On the other hand, building military model figures allows the gathering of information and performing comparative studies on technical characteristics (advantages and disadvantages) of the military material from diverse origin, national or international.
It´s important to highlight that historical investigation, complemented with military model building activities, favors interaction between model builders, materialized in expositions, courses, conferences, visits to museums or military units, etc.

 

Military mock-ups

In our country, most of the military model building is implemented, in general, by putting together plastic injection model figures that are sold in groups of ten pieces, on different scales, usually imported.
The incipient national industry is materialized through the work of small undertakings, which fabricate high quality products -made out of resin and lathed metal- like tanks, armored vehicles and soldier figures of the Argentine Army.

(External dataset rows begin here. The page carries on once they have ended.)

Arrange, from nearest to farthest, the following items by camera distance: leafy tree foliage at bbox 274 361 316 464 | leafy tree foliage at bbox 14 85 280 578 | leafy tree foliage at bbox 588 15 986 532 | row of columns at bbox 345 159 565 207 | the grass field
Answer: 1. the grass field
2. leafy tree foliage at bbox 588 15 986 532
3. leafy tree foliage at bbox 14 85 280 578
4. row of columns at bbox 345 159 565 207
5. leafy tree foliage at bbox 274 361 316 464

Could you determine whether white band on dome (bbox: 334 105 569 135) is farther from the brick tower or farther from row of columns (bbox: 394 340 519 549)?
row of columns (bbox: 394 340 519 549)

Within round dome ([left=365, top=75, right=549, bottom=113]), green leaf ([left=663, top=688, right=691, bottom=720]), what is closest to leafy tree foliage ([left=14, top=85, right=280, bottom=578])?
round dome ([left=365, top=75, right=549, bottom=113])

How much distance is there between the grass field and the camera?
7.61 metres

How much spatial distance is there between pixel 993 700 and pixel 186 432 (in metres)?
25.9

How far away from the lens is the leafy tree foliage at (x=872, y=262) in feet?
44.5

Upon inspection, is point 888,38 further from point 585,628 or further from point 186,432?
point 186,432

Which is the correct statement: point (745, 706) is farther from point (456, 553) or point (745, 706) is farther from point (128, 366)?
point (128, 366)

The Argentine Medium Tank (TAM)
The mock up

As an example of our work, we include pictures in this article of the Argentine Medium Tank (Tanque Mediano Argentino – TAM) created on a 1/35 scale.
The TAM meant returning to the construction of a tank from its conception, just as the DL-43 NAHUEL was in 1943, being among the best of his kind in the world.
The TAM´s origin goes back to the studies that the Argentina Army begun in 1973 to replace the M4 SHERMAN, which was reaching its operational limit.
Developing the TAM became responsibility of the German firm Thyssen Hennschel and the first prototype was built in Germany in 1977.
The second prototype was built in Argentina in 1980, in the TAMSE Factory, in Boulogne, in the province of Buenos Aires, and the last prototype of this combat vehicle was built in 1992.
Total weight was restricted up to thirty tons, according to the fields in which it was meant to operate and the cross-country terrain. However, its notable mobility and acceleration characteristics, added to a modern fire direction and its potent 105 mm cannon, give the TAM a great combat capacity.
The TAM gave life to a whole family of vehicles: the VCTP infantry fighting vehicle, which is a able to transport a squad of twelve men and a 20 mm cannon, the VCTM has a Brandt 120 mm mortar, the VCPC equipped with additional communications gear and is able to carry generals or colonels, the VCA which has a 155-mm Self-Propelled Artillery Gun, known as PALMARIA, the VCDT self-propelled artillery fire direction, the VCAM ammunition, as well as a rocket launcher and a recovery car prototypes, which didn't make it to the manufacturing stage. Nowadays, the TAM is being modernized and this process takes to consideration the inclusion of a thermal visor to detect targets at all times, known as TAM S21.

The mock-up

The mock-up, which pictures go with this article, is from Argentina, built by the firm ARMAQ, designed by the Arquitect Gabriel Montanari.
It's made out of resin and lathed metal, it has an excellent finishing touch and it includes the figures of three tankers, which are members of the crew. Putting together this mock-up requires previous knowledge about the military model building techniques, because working with resin and metal peaces implies a more important care than those designed with plastic injection, which are much more common in the mock-up industry.
The mock-up also includes photogravures and rubber pieces for the vehicle's wheels.
It's advisable to check the coupling of the pieces before the pasting, because the resin's fragility doesn't allow common corrections like it occurs with plastic pieces.
The mock-up components allow a better final touch than in ordinary figures found in the industry.
For the painting and number disposal, the aerography technique is used, with our Army's colors which are used in the Patagonia, making the finishing touch with pastels and graffiti.
There's something worth standing out: it is the only 1/35 scale model military vehicle made of the TAM and that its manufacturers are developing projects for the GAUCHO vehicle and the PATAGON tank.